**GIVEN REQUEST**
Copy every one of the rows below word for word, line by line, without changing anything.

RECORD EXCERPTS start

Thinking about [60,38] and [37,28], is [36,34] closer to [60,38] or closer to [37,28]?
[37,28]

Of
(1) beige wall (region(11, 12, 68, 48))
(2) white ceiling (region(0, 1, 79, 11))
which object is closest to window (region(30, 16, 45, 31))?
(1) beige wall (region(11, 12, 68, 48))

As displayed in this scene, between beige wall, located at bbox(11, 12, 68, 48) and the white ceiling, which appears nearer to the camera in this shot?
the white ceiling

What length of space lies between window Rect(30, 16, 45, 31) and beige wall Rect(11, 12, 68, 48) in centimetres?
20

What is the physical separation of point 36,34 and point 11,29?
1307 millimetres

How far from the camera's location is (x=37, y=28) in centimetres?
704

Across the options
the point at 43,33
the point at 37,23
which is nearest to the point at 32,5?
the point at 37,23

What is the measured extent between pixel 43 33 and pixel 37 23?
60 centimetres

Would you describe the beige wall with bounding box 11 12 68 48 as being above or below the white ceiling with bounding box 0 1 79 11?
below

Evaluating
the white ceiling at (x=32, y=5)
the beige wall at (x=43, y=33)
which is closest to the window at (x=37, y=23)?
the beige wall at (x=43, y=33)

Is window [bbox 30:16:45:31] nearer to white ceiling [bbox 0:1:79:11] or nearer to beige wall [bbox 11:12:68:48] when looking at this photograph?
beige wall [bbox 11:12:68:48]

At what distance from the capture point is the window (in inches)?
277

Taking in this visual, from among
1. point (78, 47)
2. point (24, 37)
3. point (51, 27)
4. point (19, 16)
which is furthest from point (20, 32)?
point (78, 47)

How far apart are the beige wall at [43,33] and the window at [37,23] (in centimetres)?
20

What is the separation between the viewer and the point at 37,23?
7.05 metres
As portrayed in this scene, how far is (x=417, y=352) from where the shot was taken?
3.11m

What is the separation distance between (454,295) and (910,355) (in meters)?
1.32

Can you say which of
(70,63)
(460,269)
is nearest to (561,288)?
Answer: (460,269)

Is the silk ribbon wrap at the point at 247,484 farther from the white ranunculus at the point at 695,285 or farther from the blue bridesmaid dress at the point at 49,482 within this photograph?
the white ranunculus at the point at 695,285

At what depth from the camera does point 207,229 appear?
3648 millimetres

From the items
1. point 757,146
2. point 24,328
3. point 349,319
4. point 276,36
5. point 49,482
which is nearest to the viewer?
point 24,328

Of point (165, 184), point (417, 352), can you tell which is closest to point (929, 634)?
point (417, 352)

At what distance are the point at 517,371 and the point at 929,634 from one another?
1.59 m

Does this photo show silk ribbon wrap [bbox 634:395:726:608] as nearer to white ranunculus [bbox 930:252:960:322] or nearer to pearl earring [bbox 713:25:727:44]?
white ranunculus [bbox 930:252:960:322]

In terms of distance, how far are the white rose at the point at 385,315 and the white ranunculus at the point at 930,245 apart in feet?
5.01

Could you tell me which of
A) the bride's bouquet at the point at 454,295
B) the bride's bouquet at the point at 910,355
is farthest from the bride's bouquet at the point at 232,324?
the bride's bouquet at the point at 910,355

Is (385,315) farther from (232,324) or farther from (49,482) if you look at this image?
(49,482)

RECORD EXCERPTS end

**TASK SOLUTION**
Thinking about [60,38] and [37,28], is [36,34] closer to [60,38] or closer to [37,28]?
[37,28]

Of
(1) beige wall (region(11, 12, 68, 48))
(2) white ceiling (region(0, 1, 79, 11))
which object is closest to window (region(30, 16, 45, 31))?
(1) beige wall (region(11, 12, 68, 48))

As displayed in this scene, between beige wall, located at bbox(11, 12, 68, 48) and the white ceiling, which appears nearer to the camera in this shot?
the white ceiling

What length of space lies between window Rect(30, 16, 45, 31) and beige wall Rect(11, 12, 68, 48) in centimetres?
20

What is the physical separation of point 36,34 and point 11,29?
1307 millimetres

How far from the camera's location is (x=37, y=28) in centimetres?
704

Across the options
the point at 43,33
the point at 37,23
which is nearest to the point at 32,5?
the point at 37,23

What is the measured extent between pixel 43 33 and pixel 37 23?
60 centimetres

Would you describe the beige wall with bounding box 11 12 68 48 as being above or below the white ceiling with bounding box 0 1 79 11?
below

Evaluating
the white ceiling at (x=32, y=5)
the beige wall at (x=43, y=33)
which is closest to the window at (x=37, y=23)?
the beige wall at (x=43, y=33)

Is window [bbox 30:16:45:31] nearer to white ceiling [bbox 0:1:79:11] or nearer to beige wall [bbox 11:12:68:48] when looking at this photograph?
beige wall [bbox 11:12:68:48]

At what distance from the capture point is the window (in inches)?
277

Taking in this visual, from among
1. point (78, 47)
2. point (24, 37)
3. point (51, 27)
4. point (19, 16)
which is furthest from point (20, 32)?
point (78, 47)

How far apart are the beige wall at [43,33] and the window at [37,23] (in centimetres)?
20

What is the separation between the viewer and the point at 37,23?
7.05 metres
As portrayed in this scene, how far is (x=417, y=352) from where the shot was taken?
3.11m

What is the separation distance between (454,295) and (910,355) (in meters)?
1.32

Can you say which of
(70,63)
(460,269)
is nearest to (561,288)?
Answer: (460,269)

Is the silk ribbon wrap at the point at 247,484 farther from the white ranunculus at the point at 695,285 or farther from the blue bridesmaid dress at the point at 49,482 within this photograph?
the white ranunculus at the point at 695,285

At what depth from the camera does point 207,229 appear?
3648 millimetres

From the items
1. point 757,146
2. point 24,328
3. point 349,319
4. point 276,36
5. point 49,482
which is nearest to the viewer?
point 24,328

Of point (165, 184), point (417, 352), can you tell which is closest to point (929, 634)?
point (417, 352)

At what distance are the point at 517,371 and the point at 929,634 from one another?
1.59 m

Does this photo show silk ribbon wrap [bbox 634:395:726:608] as nearer to white ranunculus [bbox 930:252:960:322] or nearer to pearl earring [bbox 713:25:727:44]?
white ranunculus [bbox 930:252:960:322]

In terms of distance, how far are the white rose at the point at 385,315 and the white ranunculus at the point at 930,245 apart in feet?
5.01

Could you tell me which of
A) the bride's bouquet at the point at 454,295
B) the bride's bouquet at the point at 910,355
is farthest from the bride's bouquet at the point at 232,324?
the bride's bouquet at the point at 910,355

Is (385,315) farther from (232,324) or farther from (49,482) if you look at this image?
(49,482)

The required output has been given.